Excerpted passage:
=== Section Start ===
Just kidding of course. I've always heard great things about oysters, but like any boat get a survey and take a test sail. Any great boat can be ruined by a bad owner. 

Good luck.


----------



## tager (Nov 21, 2008)

Yea buy it! You should give me the Mariner 28, you won't be needing it anymore. jk


----------



## mikeedmo (May 26, 2005)

Buy It!!


----------



## Zanshin (Aug 27, 2006)

During my boat selection phases I looked at a couple of Oysters and was impressed at their massive solidity. They are designed as solid bluewater boats - with all that that entails. They tend to be heavy, full-keeled boats that are not particularly fast (hence they always race against other Oysters) but they will get there. You will get a lot of looks, sort of like driving up in a Bentley.

If all you intend to do is local and coastal sailing then the Oyster might not be the optimal boat, you might want one that is faster or sprightlier or that has more light belowdecks and bigger open spaces.

As a British boat, the electrics might be worth checking into; but assuming typical Oyster maintenance the hull and sail systems will be top-notch. 

How serious are you on this boat? I have a friend sailing up the islands and who is supposed to be in St. Martin sometime soon and who would certainly take a look at the boat to see if there are any major "gotchas" that would preclude doing a survey. There are a LOT of boats in the lagoon that will never make it out of there on their own and on the surface, but an Oyster is unlikely to be in that category. PM me if you are interested in pursuing it.


----------



## Zanshin (Aug 27, 2006)

If it is indeed the one listed on eBay then, if the pictures are recent and the items listed are all present and functional, the boat is a very good deal. St. Martin is also the best place in the Caribbean to source parts and supplies and spares and labour is qualified and will get the job done.
I can also recommend a surveyor for you, he would fly from the BVI ($150 airfare or so) and check out the boat.


----------



## MARC2012 (Mar 17, 2008)
=== Section End ===
Check your understanding:
**1.** In the sailboat thread, roughly what would the surveyor's airfare from the BVI cost?
**2.** Copy the part of the sailboat thread that opens with the words containing "If all you intend" and closes with "in pursuing it.", renaming "lagoon" to "harbor".
Use only the sailboat thread here.

Information shown:
=== Section Start ===
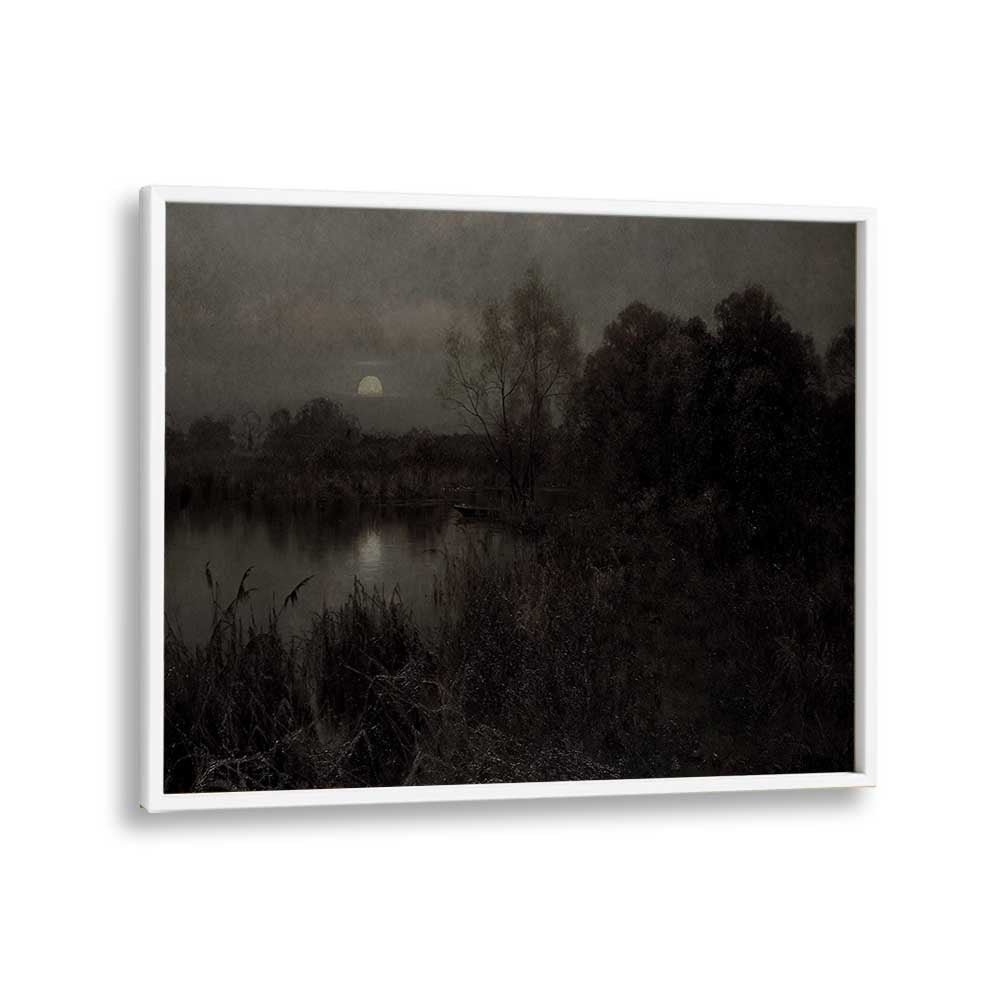 Cryptic Solace Lost In Gothic Reverie ii Gothic Art Prints in White Plain Frame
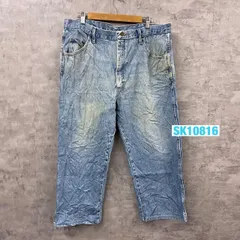 RUSTLER ラスラー デニムジーンズパンツ ライトブルー ジップフライ 38×30 実寸W38in 87622RL USA 海外輸入 古着 SK10816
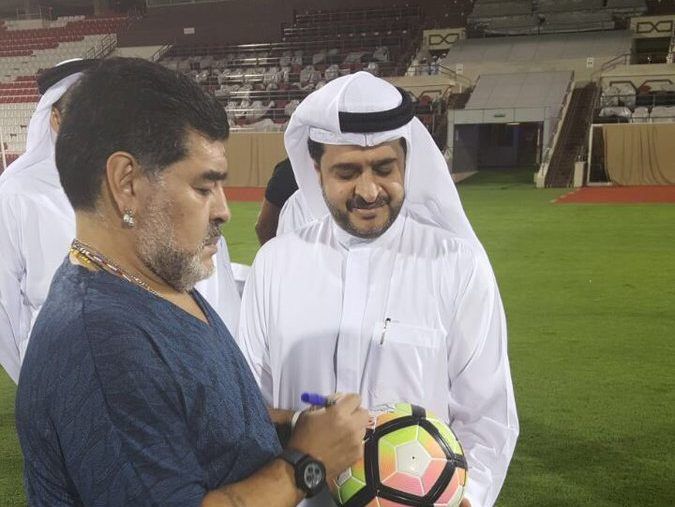 El contrato de Maradona en Emiratos Árabes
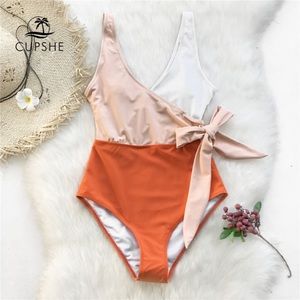 CUPSHE color block one piece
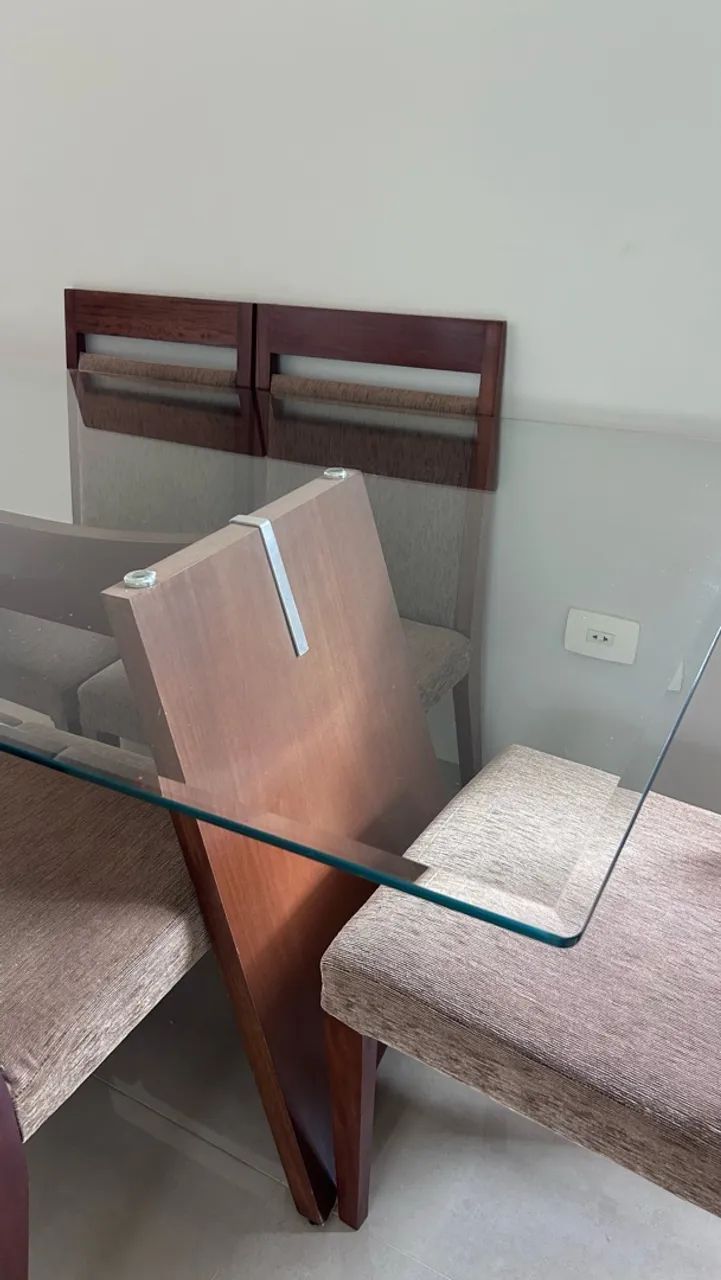 Vendo mesa de jantar de 6 lugares  - Foto 3
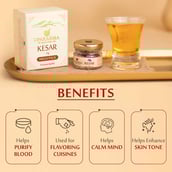 3 - Upakarma Ayurveda Premium Quality Kesar,  Natural  2 g 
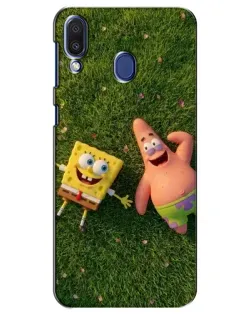 Чехол для Samsung Galaxy M20 (M205) с картинкой «Друзья на лужайке»
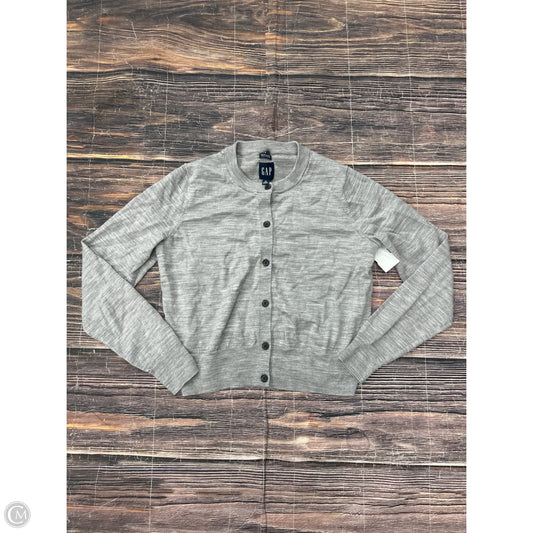Cardigan By Gap In Grey, Size: M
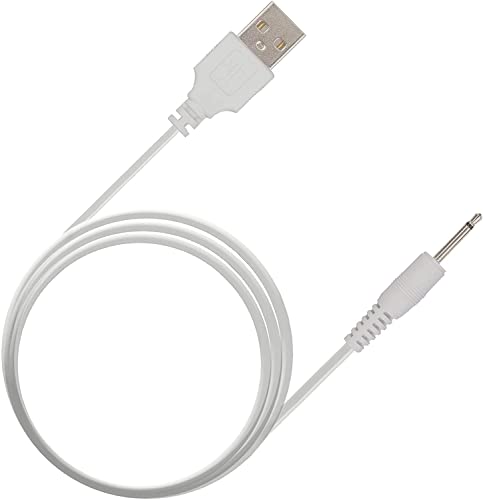 Zorbes 2.5Mm Jack Cable Usb To Dc 2.5Mm To Usb Charging Cable For Toy,Beauty Product,Magic Mate,White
=== Section End ===
Results for each task:
**1.** About $150.

**2.**
If all you intend to do is local and coastal sailing then the Oyster might not be the optimal boat, you might want one that is faster or sprightlier or that has more light belowdecks and bigger open spaces.

As a British boat, the electrics might be worth checking into; but assuming typical Oyster maintenance the hull and sail systems will be top-notch. 

How serious are you on this boat? I have a friend sailing up the islands and who is supposed to be in St. Martin sometime soon and who would certainly take a look at the boat to see if there are any major "gotchas" that would preclude doing a survey. There are a LOT of boats in the harbor that will never make it out of there on their own and on the surface, but an Oyster is unlikely to be in that category. PM me if you are interested in pursuing it.